Consegna a
Elenca gli autori di cui il brano su Garibaldi nomina un'opera.

Brano di lettura

——————————

Per farlo, mi baserò in primo luogo sul testo consigliato dal docente: Garibaldi, l’invenzione di un eroe di Lucy Riall.

Congiuntamente alla lettura di questo testo-guida, ho pensato che una qualsiasi indagine sulla creazione dell’eroe romantico non poteva prescindere il Garibaldi di Alexandre Dumas, un memoir collettivo che ci regala un Giuseppe Garibaldi rivoluzionario gentile, nostalgico quanto un Dantés.

Il secondo pensiero è andato ad un testo che avevo già letto e ricordavo contenere accenni all’impresa garibaldina del 1849: le corrispondenze di Margaret Fuller che consacrarono al pubblico d’oltreceano un condottiero romantico e nostalgico, con i suoi impavidi ed aitanti soldati stagliati come divi contro i tramonti romani.

Grazie all’indirizzo della bibliografia e fonti citate dalla Riall sto quindi cominciando a prendere in esame altri resoconti contestuali di giornalisti ed osservatori francesi ed anglo-sassoni.

Ho proseguito l’indagine su Garibaldi prendendo in esame il testo di Lucy Riall sopra citato. Pieno di spunti di riflessione e soprattutto corredato di fonti sapientemente analizzate, ho riempito il testo di post-it e rimandi che è mia intenzione utilizzare per creare lo scheletro del lavoro.

In sintesi, il lavoro della Riall propone un ampio panorama dell’immagine pubblica di Garibaldi, analizzando le caratteristiche visive e quelle morali di un personaggio da “romanzo d’appendice”. La sua analisi prende in esame romanzi più o meno noti italiani, francesi, inglesi e nord americani; litografie ed altre fonti visuali di vario genere (dai ritratti ufficiali alle vignette caricaturali) l’attività pubblicistica di Garibaldi (le sue corrispondenze pubbliche degli anni ‘60-70) ed ovviamente molte testimonianze tratte dai maggiori giornali dell’epoca.

——————————

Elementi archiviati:
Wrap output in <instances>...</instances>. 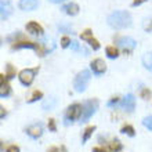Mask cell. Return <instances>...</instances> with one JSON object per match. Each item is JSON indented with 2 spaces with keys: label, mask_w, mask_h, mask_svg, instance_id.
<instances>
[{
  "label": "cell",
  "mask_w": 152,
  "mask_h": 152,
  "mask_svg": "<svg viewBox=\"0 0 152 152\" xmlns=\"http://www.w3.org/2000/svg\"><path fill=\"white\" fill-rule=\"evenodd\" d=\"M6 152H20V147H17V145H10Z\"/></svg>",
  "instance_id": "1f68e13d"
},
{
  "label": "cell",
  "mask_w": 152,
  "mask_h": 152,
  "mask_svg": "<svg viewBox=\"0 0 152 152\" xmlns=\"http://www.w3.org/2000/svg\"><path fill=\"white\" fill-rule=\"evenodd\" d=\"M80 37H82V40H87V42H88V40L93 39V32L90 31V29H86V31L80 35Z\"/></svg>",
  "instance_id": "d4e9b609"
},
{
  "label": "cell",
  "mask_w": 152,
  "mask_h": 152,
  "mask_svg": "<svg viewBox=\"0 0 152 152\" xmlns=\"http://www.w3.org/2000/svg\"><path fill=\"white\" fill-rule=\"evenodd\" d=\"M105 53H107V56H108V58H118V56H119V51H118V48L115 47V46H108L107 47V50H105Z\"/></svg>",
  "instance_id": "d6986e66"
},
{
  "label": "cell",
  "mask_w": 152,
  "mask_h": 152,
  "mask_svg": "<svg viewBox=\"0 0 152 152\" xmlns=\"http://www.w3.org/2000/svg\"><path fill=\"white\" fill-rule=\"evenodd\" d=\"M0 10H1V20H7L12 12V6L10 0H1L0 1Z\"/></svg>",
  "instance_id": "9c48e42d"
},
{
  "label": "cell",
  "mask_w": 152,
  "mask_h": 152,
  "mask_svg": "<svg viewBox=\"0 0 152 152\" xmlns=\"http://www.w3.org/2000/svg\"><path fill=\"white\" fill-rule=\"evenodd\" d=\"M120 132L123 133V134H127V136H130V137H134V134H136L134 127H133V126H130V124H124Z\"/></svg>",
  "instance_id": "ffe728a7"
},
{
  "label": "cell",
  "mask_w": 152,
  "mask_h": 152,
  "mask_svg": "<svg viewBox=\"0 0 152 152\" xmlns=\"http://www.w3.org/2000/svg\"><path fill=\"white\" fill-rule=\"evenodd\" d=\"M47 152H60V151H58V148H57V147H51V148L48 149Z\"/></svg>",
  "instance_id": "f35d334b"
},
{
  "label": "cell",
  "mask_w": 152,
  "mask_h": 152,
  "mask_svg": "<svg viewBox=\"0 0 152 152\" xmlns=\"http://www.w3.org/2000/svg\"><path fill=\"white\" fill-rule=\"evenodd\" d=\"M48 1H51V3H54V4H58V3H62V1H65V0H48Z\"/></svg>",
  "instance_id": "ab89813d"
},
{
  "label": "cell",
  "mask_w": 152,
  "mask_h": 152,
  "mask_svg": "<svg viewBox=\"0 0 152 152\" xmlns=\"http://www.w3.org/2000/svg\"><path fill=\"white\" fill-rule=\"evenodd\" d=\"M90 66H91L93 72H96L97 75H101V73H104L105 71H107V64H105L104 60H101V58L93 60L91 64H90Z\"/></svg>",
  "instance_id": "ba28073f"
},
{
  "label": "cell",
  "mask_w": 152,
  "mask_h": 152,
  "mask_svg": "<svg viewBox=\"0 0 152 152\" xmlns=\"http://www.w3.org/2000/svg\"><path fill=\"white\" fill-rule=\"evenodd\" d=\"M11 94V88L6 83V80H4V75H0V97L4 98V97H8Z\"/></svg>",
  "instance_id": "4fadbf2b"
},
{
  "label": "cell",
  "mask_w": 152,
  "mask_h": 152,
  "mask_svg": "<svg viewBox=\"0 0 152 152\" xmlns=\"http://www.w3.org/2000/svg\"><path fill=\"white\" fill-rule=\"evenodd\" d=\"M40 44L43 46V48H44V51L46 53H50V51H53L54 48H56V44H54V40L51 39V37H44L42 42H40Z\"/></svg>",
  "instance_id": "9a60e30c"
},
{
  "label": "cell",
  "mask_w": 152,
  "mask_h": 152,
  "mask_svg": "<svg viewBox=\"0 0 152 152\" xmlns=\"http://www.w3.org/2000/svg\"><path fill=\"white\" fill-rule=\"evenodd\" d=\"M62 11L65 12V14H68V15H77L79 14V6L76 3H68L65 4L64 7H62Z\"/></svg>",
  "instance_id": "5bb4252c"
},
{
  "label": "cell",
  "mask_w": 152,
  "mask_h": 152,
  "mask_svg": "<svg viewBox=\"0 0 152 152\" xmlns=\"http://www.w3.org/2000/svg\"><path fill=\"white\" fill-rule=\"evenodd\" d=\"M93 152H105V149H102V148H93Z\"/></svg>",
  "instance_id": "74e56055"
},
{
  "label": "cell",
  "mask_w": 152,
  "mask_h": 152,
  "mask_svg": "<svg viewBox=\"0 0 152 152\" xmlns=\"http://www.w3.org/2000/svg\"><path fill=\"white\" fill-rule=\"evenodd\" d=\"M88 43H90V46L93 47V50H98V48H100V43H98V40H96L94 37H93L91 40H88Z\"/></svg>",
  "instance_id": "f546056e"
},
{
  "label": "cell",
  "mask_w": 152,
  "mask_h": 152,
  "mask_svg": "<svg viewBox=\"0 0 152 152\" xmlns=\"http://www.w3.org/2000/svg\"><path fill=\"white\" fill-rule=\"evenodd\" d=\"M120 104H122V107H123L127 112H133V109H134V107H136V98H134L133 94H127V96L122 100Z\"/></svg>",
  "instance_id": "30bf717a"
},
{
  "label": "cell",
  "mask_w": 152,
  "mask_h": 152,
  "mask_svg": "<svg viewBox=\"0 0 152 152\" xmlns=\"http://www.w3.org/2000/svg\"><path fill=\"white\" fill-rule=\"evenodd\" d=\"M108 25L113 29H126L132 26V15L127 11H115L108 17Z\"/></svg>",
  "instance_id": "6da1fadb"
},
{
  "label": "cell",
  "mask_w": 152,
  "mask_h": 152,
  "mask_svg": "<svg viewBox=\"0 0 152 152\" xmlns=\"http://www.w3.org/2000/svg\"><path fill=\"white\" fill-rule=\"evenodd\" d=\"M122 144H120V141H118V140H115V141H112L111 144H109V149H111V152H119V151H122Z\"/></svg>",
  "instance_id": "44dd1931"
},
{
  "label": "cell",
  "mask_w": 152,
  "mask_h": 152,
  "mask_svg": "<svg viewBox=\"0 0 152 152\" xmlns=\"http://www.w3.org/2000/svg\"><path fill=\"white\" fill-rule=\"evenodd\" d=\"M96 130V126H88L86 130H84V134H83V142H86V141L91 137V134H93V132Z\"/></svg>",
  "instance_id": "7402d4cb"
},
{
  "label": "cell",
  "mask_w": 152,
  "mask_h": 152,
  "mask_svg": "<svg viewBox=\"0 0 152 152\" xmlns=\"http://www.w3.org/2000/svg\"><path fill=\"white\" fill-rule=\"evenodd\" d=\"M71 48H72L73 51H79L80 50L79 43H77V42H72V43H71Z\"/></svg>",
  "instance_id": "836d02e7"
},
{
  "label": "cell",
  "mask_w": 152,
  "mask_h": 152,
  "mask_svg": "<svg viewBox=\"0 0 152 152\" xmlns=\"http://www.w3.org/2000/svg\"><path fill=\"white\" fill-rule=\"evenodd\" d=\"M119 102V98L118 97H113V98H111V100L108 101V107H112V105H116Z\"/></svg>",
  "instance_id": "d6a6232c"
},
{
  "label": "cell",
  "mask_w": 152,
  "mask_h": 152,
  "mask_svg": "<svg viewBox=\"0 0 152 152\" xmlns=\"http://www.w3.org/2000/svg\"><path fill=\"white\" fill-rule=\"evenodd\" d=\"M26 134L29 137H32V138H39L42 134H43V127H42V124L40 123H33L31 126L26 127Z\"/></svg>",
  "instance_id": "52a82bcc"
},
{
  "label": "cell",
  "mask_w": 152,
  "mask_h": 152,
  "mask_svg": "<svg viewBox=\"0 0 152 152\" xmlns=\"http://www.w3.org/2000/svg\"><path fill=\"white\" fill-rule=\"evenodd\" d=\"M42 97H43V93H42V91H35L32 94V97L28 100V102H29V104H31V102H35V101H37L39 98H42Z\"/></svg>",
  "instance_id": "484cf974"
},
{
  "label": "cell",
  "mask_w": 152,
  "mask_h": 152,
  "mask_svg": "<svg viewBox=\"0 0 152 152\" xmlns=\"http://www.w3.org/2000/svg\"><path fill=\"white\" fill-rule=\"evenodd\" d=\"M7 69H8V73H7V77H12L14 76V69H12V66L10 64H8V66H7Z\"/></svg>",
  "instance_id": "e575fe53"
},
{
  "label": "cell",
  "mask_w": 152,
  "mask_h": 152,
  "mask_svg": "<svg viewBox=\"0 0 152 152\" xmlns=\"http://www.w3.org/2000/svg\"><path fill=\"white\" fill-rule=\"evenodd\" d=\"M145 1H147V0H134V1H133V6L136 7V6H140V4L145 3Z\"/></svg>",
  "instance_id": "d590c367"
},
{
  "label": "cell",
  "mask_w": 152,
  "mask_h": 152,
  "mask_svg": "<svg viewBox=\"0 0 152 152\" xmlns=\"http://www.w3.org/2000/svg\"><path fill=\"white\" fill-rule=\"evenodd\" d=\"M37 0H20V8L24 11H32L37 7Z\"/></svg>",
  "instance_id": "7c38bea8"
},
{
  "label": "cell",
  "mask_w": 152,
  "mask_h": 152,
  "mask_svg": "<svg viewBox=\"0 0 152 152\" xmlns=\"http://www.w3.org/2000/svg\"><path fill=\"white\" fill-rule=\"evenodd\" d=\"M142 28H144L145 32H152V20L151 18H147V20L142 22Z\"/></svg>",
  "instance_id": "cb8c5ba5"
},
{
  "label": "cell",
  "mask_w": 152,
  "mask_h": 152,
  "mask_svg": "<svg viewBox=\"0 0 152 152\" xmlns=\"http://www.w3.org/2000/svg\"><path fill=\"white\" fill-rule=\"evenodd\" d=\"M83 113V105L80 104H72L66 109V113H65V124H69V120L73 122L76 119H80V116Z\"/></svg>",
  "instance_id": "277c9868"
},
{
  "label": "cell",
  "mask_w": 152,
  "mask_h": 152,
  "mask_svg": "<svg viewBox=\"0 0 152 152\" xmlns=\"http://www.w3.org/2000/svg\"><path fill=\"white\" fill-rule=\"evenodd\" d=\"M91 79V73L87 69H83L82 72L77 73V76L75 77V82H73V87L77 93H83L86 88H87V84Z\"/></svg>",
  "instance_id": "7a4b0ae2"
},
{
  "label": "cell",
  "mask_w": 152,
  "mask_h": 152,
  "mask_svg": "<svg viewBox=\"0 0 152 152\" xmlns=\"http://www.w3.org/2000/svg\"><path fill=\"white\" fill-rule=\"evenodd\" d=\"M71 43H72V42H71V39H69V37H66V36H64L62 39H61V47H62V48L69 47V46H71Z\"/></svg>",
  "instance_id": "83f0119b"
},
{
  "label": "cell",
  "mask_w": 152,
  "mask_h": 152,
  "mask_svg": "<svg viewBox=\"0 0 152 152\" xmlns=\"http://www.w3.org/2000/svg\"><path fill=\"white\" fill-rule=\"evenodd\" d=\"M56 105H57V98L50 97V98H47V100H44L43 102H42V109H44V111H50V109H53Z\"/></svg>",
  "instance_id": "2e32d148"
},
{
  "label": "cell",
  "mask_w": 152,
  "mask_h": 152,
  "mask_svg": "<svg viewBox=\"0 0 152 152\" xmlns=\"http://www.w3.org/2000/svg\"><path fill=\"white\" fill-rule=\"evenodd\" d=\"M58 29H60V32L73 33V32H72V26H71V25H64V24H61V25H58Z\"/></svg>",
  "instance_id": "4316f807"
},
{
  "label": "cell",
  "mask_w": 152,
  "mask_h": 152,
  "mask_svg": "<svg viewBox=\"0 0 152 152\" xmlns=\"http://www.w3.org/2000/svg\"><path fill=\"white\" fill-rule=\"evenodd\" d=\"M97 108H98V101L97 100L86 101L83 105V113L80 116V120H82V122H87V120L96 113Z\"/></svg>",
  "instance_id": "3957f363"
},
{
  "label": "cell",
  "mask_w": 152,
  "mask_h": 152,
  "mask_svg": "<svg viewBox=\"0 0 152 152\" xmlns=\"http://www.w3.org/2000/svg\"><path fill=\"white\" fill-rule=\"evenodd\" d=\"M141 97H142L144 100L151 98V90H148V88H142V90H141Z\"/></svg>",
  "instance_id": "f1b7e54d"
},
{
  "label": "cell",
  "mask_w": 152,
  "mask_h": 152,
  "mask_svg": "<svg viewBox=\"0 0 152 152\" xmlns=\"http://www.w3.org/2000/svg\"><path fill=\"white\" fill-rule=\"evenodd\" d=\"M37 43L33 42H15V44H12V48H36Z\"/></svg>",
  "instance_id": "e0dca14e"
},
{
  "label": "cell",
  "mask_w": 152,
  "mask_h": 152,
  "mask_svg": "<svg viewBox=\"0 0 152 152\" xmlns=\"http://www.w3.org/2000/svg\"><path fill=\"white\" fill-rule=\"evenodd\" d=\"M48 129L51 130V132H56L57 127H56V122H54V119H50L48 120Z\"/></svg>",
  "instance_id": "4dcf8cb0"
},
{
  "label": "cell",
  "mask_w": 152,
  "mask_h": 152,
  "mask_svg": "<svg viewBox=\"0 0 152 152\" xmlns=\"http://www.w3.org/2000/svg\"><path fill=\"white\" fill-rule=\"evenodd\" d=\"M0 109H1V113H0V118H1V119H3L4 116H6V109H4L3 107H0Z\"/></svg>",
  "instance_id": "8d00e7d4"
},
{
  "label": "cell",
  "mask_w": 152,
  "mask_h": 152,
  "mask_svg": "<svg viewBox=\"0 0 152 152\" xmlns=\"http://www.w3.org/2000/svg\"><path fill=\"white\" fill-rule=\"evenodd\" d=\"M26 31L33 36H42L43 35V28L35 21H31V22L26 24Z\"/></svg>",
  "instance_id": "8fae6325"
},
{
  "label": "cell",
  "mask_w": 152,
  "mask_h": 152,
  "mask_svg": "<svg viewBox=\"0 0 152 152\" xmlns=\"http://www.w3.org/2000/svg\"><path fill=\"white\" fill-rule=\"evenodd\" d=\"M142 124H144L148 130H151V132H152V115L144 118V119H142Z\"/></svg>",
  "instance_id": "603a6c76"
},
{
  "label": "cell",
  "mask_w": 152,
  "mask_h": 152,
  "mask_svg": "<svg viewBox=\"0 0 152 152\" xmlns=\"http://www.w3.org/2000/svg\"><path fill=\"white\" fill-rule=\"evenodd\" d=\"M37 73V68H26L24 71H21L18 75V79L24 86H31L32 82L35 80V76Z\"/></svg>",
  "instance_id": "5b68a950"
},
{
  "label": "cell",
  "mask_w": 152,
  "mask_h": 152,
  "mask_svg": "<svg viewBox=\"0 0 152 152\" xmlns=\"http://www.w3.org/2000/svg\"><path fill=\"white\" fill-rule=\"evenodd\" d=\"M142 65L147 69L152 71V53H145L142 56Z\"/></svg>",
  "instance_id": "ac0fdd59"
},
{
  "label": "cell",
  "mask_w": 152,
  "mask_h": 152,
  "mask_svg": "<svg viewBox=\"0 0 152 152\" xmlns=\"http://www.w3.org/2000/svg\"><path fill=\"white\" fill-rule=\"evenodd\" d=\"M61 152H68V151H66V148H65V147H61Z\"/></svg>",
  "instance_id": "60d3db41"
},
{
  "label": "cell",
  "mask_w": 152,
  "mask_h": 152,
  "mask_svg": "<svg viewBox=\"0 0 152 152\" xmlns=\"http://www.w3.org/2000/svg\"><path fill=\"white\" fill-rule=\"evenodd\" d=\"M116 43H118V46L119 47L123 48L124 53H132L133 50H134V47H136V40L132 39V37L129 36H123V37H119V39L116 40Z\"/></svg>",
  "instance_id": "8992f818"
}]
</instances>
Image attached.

——————————

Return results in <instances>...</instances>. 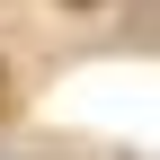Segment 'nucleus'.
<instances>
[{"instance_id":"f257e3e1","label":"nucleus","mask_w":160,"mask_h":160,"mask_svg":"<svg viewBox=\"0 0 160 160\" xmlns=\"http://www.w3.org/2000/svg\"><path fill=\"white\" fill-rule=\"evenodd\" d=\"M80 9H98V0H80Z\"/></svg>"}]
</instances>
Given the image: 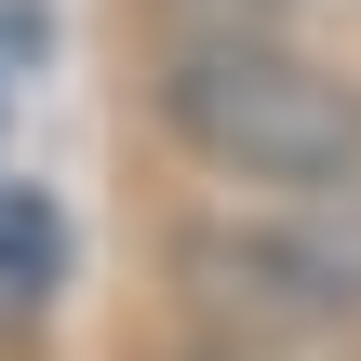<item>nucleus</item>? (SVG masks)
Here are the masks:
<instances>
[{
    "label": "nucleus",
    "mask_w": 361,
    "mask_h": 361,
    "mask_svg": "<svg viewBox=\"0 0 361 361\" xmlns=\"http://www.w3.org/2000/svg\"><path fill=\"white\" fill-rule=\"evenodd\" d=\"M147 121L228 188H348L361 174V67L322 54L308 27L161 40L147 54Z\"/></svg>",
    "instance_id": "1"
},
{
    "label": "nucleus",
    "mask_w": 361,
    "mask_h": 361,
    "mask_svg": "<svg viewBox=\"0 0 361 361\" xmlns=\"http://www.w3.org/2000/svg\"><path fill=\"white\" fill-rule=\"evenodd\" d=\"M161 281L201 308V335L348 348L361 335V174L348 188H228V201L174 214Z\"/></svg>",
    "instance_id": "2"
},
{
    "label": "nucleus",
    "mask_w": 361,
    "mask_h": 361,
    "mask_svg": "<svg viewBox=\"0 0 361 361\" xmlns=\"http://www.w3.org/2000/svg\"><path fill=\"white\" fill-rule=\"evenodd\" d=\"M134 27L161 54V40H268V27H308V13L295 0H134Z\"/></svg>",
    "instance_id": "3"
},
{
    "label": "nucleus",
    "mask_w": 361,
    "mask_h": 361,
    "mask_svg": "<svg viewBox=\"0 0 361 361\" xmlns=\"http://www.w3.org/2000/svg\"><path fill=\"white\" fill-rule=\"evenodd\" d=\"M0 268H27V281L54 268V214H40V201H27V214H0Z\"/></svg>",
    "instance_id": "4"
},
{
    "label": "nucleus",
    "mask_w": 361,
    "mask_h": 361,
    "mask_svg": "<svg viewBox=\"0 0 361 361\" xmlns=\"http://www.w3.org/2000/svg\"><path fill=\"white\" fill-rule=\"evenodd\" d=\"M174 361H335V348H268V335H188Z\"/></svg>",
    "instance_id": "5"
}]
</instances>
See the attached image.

——————————

Consegna b
Seleziona ogni riga dei record che contiene la parola "attached", distinguendo tra maiuscole e minuscole.

Soluzione a
Lucy Riall, Alexandre Dumas, Margaret Fuller

Soluzione b
Image attached.
See the attached image.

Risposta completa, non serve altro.